Oftentimes, even as Christians, we forget that God’s purposes as revealed through the Bible centered on reconciling humanity to Himself. How easy it can be to focus on the ancillary benefits of redemption: righteousness, knowledge, peace. When any of those blessings become distant, we tend to equate them with losing God himself. In short, we idolize them. Part of the purpose behind evil’s presence in this world is that it drives us to seek the presence of the Creator, whose being is the antithesis to all those things that cause us pain. It spurs us on to seek a reality outside the perceptions of our fickle instincts.
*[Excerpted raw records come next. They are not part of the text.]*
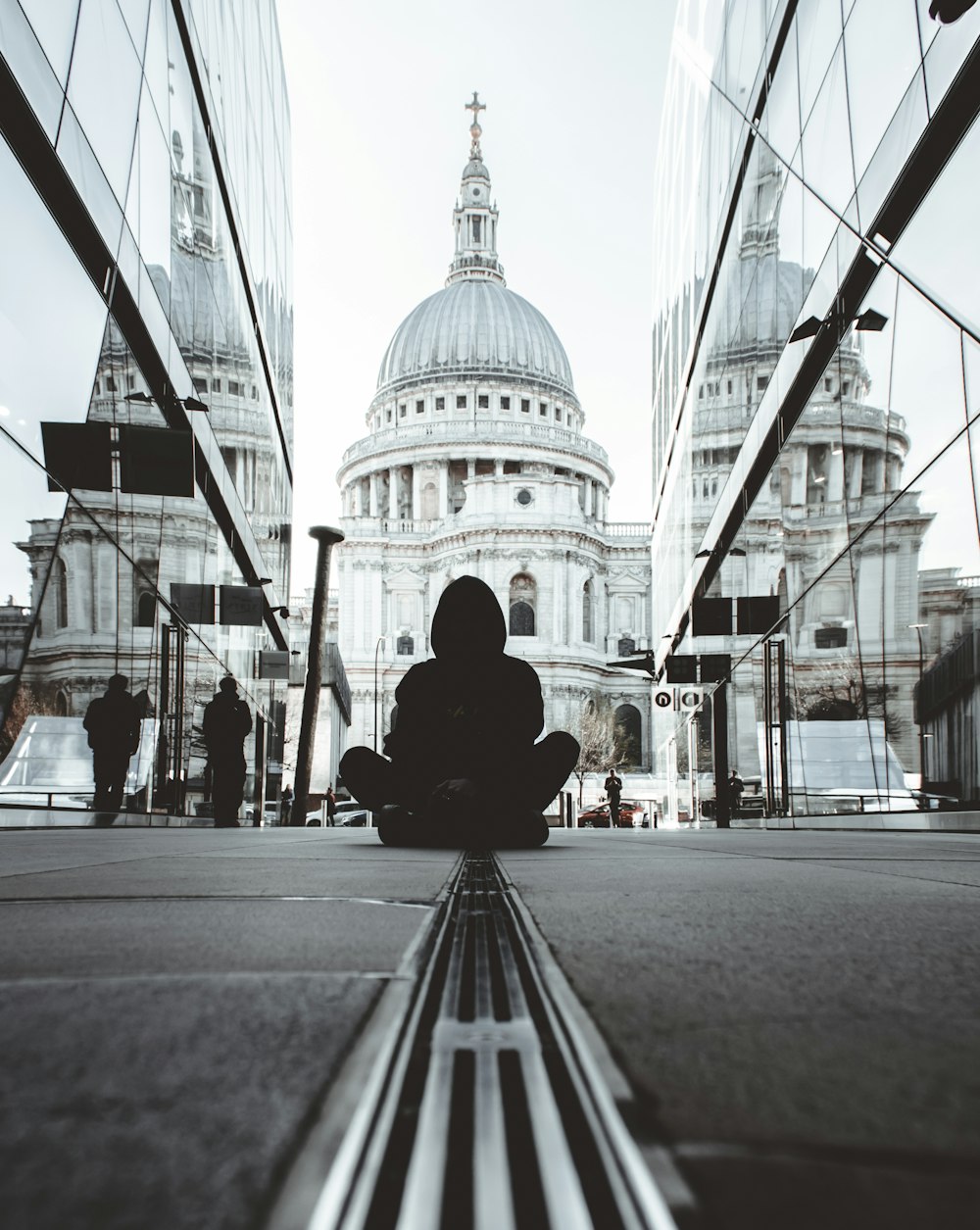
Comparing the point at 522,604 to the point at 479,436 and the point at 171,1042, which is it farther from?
the point at 171,1042

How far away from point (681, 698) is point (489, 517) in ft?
160

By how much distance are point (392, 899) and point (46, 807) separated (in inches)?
255

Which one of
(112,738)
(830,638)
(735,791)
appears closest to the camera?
(112,738)

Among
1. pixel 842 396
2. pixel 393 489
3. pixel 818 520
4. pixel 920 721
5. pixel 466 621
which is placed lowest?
pixel 920 721

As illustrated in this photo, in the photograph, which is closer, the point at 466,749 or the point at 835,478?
the point at 466,749

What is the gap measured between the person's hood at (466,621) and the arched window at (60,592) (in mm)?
3008

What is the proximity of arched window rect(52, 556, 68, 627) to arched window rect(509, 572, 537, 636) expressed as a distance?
213 ft

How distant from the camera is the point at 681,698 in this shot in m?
24.3

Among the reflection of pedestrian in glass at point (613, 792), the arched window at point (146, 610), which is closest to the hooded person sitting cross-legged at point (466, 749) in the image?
the arched window at point (146, 610)

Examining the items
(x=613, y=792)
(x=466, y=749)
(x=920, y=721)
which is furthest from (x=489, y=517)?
→ (x=466, y=749)

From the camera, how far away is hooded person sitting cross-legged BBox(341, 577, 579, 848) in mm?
5441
The Son of God on the cross, shouldering the suffering of humanity, exhibits one of the best accounts for how we as human beings ought to handle evil. We should not seek, primarily, to understand our various situations rationally. The example of the God who takes on flesh shows that we as humans should shun the ivory tower. In dealing with people, our first priority should not be to expound our knowledge. Rather, we ought to offer something similar to what God offers us through Jesus Christ: presence. In times of great trial and heartache, we may not remember the words that people might say to try and uplift us, but we will remember those who walked side by side with us through all the hurt.
When I’ve heard about God’s showing himself to Job after his line of questions, many people tend to present that encounter as a defense from God in which he rebukes Job for his insolence. While the passage does utilize strong language, I have often wondered if the questions God presented to Job weren’t designed to be more of a comfort. We tend to read Job 38 as if God is angry, but God’s questions also seem to be a sign of reassurance for Job that in the face of uncertainty, God remains in complete control.
The problem of evil, I’ve discovered, is what keeps us from thinking that we can accomplish everything with our reason. Going forward in ministry and sharing Christ with others dressed in that humility should make the message of Jesus Christ more comforting and more appealing. Rather than be a lofty individual who has all the answers, we can be a caring person who meets people where they are, whether they’re in tears, full of spite, or full of joy.